DRC and Burundi Inciters:
Bizimana stated that last year, on September 20, 2023, the 45th meeting of the UNESCO World Heritage Committee placed four genocide memorial sites (Murambi, Bisesero, Nyamata and Gisozi) on the list of world heritage sites to teach the world a lesson on the history of the genocide against the Tutsi but this lesson has not sunk.
“There are those who have not yet learned from these decisions which I have summarized. Now there is nothing being said on the social media except the ideology of hatred called TUTSIPHOBIA which was adopted by the Congolese government in an open plan like the one used to plan and implement the Genocide against the Tutsis in Rwanda in 1994,” Bizimana said.
Bizimana raised concerns over the DR Congo and Burundi leaders whom he said have failed to manage the problems of their own citizens, but instead focus on spreading genocide ideology and hate speech, especially among youth, at a time when Rwanda is hosting a big number of their refugees who fled hate speech and ethnic cleansing.
“Our youth should not listen to hate speech, as said by the President of the Congo while he was looking for votes on December 3, 2023 and repeated by the Burundian President this week on January 21, 2024. Both believe that the Rwandan government is their enemy, that they are in the struggle to free the Rwandan youth who were made ‘prisoners’. That is for them, not for us,” Bizimana stated, reflecting on the rampant hate speech in the two countries.
During a panel discussion on “Youth Leadership in Shaping Rwanda’s Future”, Dr.
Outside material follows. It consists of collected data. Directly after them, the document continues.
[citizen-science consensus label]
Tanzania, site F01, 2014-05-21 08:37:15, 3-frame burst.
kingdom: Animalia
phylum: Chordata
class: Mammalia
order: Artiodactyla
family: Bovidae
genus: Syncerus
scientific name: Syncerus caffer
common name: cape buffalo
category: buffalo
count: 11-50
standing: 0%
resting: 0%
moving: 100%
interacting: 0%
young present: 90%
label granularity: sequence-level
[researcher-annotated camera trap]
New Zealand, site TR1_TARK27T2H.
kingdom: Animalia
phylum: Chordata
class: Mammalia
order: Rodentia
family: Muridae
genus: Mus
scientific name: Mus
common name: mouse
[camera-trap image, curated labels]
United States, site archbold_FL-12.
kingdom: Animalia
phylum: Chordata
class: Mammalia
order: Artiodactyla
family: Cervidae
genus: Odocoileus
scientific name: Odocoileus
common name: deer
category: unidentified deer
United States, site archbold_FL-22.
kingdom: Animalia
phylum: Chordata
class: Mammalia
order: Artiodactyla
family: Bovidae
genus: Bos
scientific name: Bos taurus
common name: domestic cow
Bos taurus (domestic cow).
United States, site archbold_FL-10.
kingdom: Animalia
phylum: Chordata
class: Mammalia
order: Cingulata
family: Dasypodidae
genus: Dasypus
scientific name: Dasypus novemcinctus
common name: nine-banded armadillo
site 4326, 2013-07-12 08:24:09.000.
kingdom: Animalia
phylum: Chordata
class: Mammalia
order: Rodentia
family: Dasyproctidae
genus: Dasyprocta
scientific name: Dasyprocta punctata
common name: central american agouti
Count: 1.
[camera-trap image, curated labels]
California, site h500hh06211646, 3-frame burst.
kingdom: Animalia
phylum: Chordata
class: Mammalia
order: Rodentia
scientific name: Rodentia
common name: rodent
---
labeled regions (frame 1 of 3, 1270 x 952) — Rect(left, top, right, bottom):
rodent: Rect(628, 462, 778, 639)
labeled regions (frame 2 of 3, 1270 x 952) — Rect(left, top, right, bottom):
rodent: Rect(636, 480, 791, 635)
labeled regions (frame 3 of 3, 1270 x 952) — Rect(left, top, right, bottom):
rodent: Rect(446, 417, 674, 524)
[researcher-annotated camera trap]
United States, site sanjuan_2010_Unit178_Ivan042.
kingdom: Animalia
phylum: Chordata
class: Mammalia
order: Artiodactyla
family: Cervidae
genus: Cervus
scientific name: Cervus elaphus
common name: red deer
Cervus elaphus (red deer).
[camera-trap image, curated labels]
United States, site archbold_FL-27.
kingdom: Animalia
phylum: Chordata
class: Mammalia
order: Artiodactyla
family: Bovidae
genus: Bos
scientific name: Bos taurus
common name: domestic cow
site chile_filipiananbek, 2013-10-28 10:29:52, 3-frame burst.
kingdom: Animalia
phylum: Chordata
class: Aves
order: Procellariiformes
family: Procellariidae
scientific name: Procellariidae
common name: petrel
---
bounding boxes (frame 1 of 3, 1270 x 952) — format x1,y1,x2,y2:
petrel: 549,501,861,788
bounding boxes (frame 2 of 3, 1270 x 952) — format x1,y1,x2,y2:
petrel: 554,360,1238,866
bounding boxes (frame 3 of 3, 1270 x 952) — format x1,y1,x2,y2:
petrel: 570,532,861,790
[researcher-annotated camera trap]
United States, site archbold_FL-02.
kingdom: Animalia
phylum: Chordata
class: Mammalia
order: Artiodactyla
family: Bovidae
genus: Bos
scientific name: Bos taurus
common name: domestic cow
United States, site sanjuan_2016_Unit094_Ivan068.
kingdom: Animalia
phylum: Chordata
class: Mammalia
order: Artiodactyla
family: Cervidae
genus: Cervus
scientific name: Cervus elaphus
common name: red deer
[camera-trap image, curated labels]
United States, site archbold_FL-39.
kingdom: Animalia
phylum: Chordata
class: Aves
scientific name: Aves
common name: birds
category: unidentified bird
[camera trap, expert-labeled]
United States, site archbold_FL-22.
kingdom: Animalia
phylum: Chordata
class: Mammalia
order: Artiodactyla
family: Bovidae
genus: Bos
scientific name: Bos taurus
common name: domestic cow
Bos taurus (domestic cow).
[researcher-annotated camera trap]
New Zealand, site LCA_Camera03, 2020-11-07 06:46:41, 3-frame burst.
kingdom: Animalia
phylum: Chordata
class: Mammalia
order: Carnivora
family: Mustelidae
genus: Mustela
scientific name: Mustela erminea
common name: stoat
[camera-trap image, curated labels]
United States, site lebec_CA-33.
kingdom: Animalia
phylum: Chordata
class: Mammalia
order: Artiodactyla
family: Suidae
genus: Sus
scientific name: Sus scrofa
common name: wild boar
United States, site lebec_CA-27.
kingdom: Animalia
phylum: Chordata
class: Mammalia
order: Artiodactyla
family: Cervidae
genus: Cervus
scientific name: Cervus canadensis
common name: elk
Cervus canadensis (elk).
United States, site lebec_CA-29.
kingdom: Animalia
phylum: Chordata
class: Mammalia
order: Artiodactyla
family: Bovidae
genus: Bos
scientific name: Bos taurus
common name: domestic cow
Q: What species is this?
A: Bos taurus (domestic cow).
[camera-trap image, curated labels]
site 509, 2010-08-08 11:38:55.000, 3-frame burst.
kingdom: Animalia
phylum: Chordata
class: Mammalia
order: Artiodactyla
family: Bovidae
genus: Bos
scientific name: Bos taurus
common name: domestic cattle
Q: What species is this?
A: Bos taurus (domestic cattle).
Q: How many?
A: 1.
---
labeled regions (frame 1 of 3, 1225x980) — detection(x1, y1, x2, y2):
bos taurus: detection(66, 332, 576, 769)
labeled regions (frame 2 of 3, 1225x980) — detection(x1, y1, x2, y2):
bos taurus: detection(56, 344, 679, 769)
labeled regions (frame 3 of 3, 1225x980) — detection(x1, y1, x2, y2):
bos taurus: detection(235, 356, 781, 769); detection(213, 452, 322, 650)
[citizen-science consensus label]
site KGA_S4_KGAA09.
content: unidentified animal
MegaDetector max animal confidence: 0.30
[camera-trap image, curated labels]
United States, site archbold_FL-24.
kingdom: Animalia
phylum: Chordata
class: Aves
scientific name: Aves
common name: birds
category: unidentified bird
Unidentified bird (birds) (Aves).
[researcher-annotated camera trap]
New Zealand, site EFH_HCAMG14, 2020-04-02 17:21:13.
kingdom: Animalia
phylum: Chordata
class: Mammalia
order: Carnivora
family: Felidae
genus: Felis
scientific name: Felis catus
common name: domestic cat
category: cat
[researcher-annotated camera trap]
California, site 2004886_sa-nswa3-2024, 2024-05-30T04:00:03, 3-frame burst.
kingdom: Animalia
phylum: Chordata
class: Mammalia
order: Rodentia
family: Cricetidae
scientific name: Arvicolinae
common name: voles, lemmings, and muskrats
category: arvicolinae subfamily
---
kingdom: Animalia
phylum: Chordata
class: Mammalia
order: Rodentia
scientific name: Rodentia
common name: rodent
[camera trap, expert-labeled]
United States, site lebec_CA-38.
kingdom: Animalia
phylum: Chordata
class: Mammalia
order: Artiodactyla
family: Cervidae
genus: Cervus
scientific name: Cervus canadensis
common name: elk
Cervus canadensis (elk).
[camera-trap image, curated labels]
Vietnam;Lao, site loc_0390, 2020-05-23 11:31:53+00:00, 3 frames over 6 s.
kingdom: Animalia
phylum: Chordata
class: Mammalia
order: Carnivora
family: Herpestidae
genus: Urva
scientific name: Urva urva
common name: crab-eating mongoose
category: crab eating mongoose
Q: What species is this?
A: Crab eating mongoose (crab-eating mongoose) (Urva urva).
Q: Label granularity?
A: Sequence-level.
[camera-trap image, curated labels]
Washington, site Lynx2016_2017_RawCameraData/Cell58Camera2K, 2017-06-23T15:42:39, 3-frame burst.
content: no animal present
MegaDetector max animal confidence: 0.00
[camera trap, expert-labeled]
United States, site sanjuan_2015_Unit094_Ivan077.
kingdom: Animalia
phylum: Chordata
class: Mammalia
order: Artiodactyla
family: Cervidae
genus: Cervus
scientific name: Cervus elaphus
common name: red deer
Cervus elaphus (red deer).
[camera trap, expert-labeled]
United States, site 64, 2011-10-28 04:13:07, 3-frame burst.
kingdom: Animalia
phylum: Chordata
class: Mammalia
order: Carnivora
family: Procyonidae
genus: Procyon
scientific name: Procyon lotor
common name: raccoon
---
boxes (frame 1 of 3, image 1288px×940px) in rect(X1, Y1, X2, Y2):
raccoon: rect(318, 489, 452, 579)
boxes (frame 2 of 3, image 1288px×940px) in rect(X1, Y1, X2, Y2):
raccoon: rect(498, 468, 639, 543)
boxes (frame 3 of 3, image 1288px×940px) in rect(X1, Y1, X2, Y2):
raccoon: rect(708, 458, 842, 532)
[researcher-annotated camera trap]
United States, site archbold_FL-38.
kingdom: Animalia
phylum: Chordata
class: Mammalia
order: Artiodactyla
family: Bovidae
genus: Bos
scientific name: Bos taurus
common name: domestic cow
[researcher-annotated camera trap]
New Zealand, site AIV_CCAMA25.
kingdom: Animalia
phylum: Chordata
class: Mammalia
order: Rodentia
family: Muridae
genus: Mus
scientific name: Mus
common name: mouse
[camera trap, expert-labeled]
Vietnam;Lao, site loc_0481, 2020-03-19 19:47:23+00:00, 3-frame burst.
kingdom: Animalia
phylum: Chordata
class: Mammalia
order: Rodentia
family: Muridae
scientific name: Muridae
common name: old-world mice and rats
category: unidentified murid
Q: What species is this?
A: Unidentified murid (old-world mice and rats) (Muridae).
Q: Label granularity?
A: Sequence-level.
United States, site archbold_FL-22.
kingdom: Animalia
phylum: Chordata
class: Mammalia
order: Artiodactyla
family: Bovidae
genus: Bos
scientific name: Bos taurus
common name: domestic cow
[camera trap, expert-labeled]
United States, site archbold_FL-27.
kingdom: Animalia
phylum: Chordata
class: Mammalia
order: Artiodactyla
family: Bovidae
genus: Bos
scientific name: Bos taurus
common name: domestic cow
Doris Picard Uwicyeza, the Chief Technical Advisor at Rwanda Ministry of Justice said that tactics of denying genocide have changed and deniers no longer refute that genocide happened but instead turned to social media to trivialize the genocide against Tutsi.
For example, Uwicyeza said that deniers are using words which take out the specificity aspect of 1994 genocide against Tutsi- such as “Double genocide” (both Tutsi and Hutu killed), “Accusation mirror” (the genocide performed by the rescuers), “Spontaneous genocide” (people woke up angry and killed each other).
“The denial was not the only one that changed but also the deniers changed, we were used to perpetrators denying, but the biggest deniers are children of the perpetrators, researchers and media personalities who push different theories through big media and universities; to make this a common phrase,” Uwicyeza said.
She noted that politicians in the neighboring countries in the region have who have embarked genocide denial as their agenda to push in international courts and communities.